SYDNEY — The last known combat veteran of World War I was defiant of the tolls of time, a centenarian who swam in the sea, twirled across dance floors and published his first book at 108.

He also refused to submit to his place in history, becoming a pacifist who would not march in parades commemorating wars like the one that made him famous.

Claude Stanley Choules, a man of contradictions, humble spirit and wry humor, died in a western Australia nursing home on Thursday at the age of 110. Though his accomplishments were many, including a 41-year military career that spanned two world wars, the man known as “Chuckles” to his comrades in the Australian Navy was happiest being known as a dedicated family man.

“We all loved him,” his 84-year-old daughter Daphne Edinger said. “It’s going to be sad to think of him not being here any longer, but that’s the way things go.”

Mr. Choules was born March 3, 1901, in the small British town of Pershore, Worcestershire, one of seven children.

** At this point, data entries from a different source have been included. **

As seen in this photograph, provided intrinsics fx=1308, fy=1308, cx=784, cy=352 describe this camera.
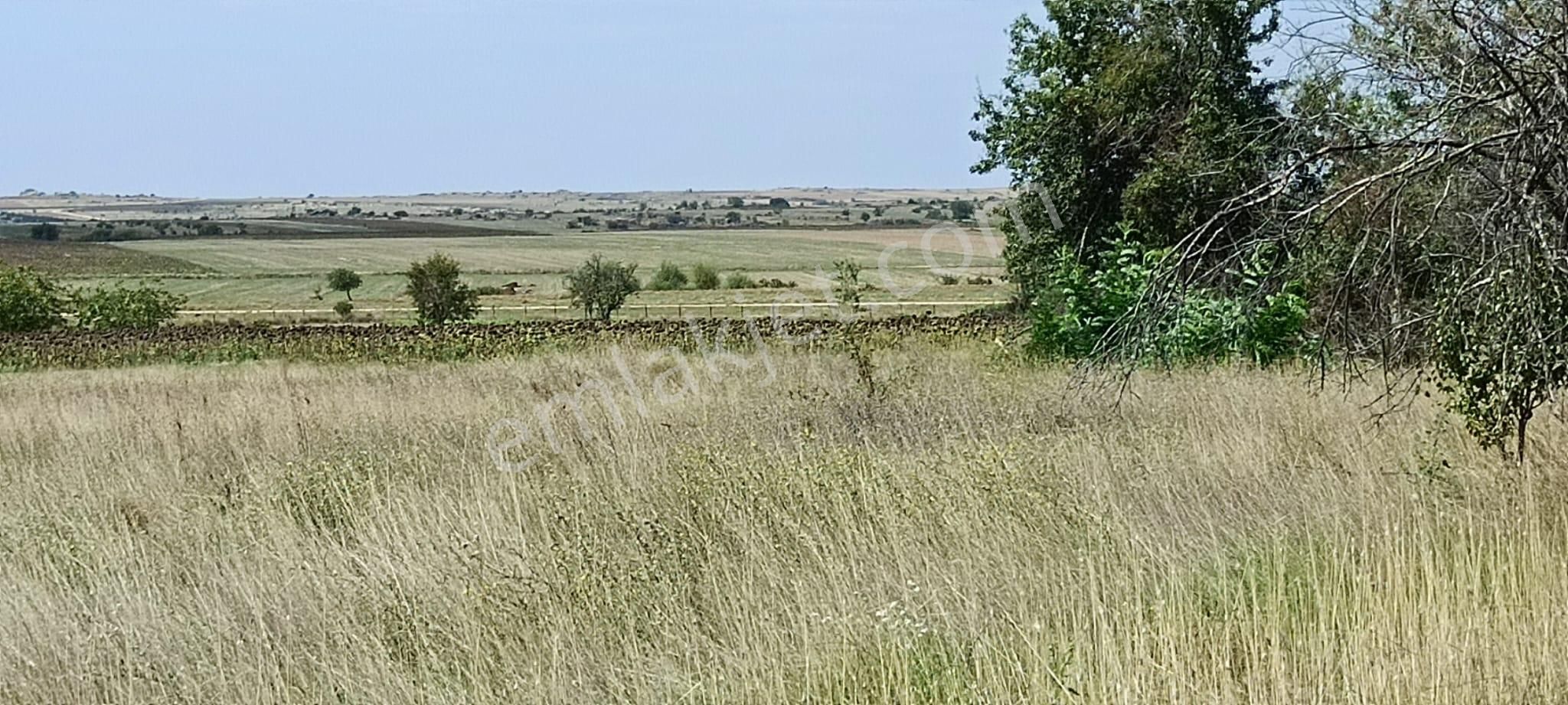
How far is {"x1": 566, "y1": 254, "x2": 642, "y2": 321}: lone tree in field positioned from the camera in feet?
156

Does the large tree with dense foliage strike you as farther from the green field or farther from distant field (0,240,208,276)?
distant field (0,240,208,276)

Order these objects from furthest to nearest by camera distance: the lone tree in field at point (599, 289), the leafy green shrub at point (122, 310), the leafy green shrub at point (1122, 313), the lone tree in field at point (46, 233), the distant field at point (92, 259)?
the lone tree in field at point (46, 233) → the distant field at point (92, 259) → the lone tree in field at point (599, 289) → the leafy green shrub at point (122, 310) → the leafy green shrub at point (1122, 313)

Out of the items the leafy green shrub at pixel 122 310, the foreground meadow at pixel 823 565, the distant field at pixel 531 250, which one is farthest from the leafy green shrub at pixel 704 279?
the foreground meadow at pixel 823 565

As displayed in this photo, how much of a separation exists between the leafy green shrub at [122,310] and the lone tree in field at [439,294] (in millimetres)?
7779

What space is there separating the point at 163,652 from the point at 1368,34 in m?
4.71

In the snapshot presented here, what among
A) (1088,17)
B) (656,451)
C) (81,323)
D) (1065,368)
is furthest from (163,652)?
(81,323)

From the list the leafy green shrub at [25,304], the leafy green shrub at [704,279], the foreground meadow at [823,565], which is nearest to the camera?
the foreground meadow at [823,565]

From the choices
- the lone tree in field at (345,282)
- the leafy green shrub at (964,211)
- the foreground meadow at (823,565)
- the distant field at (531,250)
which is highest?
the leafy green shrub at (964,211)

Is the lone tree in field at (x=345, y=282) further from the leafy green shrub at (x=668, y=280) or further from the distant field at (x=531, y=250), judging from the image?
the leafy green shrub at (x=668, y=280)

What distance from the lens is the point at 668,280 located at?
64.3m

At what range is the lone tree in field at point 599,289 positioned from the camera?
156 feet

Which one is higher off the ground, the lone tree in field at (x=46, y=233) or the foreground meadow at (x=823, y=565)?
the foreground meadow at (x=823, y=565)

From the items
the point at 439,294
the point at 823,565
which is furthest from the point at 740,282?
the point at 823,565

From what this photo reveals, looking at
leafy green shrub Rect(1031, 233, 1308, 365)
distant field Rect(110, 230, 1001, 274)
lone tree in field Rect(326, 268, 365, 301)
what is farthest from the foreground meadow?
lone tree in field Rect(326, 268, 365, 301)
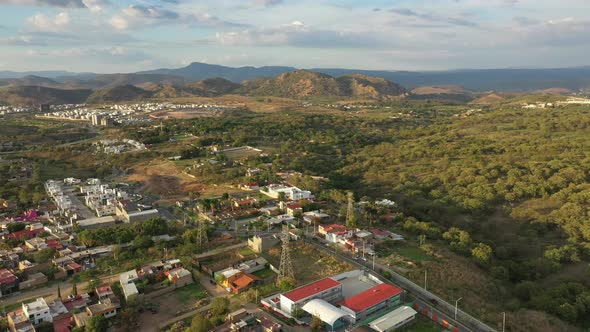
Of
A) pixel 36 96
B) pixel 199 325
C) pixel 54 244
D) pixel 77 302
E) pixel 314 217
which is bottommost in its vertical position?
pixel 77 302

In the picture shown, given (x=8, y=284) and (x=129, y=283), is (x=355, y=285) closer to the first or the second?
(x=129, y=283)

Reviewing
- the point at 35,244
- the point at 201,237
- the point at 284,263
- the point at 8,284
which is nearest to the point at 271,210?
the point at 201,237

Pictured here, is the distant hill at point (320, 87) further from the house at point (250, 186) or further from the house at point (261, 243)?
the house at point (261, 243)

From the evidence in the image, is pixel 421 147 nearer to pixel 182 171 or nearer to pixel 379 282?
pixel 182 171

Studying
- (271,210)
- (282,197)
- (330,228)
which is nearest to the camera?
(330,228)

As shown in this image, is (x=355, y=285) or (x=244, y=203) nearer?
(x=355, y=285)

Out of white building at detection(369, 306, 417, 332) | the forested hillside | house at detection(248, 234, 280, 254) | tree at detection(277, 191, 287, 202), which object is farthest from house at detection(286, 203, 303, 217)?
white building at detection(369, 306, 417, 332)

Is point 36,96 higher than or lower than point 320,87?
lower
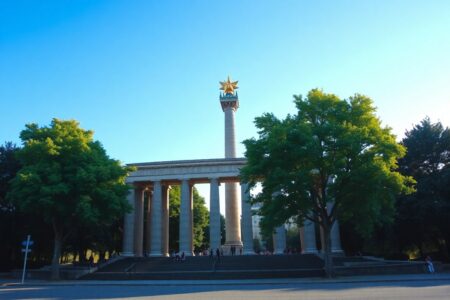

In his autobiography, “The Last of the Last” published just two years ago, he remembered the day the first motor car drove through town, an event that brought all the villagers outside to watch.

He was drawn to the water at an early age, fishing and swimming at the local brook. Later in life, he would regularly swim in the warm waters off western Australia, only stopping when he turned 100.

World War I was raging when Mr. Choules began training with the British Royal Navy, just one month after he turned 14.

In 1917, he served aboard the battleship HMS Revenge, from which he watched the 1918 surrender of the German High Seas Fleet, the main battle fleet of the German Navy during the war.

“There was no sign of fight left in the Germans as they came out of the mist at about 10 a.m.,” Mr. Choules wrote in his autobiography. The German flag, he recalled, was hauled down at sunset.

Mr. Choules and another Briton, Florence Green, became the war’s last known surviving service members after the death of American Frank Buckles in February.

Mr. Choules was the last known surviving combatant of the war. Mrs. Green, who turned 110 in February, served as a waitress in the Women’s Royal Air Force.

Mr. Choules met his wife, Ethel Wildgoose, in 1926 on the first day of a six-week boat trip from England to Australia, where he had been dispatched to serve as a naval instructor at Flinders Naval Depot in Victoria state.

The couple would spend the next 76 years together, until Ethel’s death in 2003 at the age of 98. Even in their final days together, they could often be spotted sitting side-by-side, holding hands.

“I think it was love at first sight,” Mr. Choules wrote in his autobiography. “Certainly on my part, anyway.”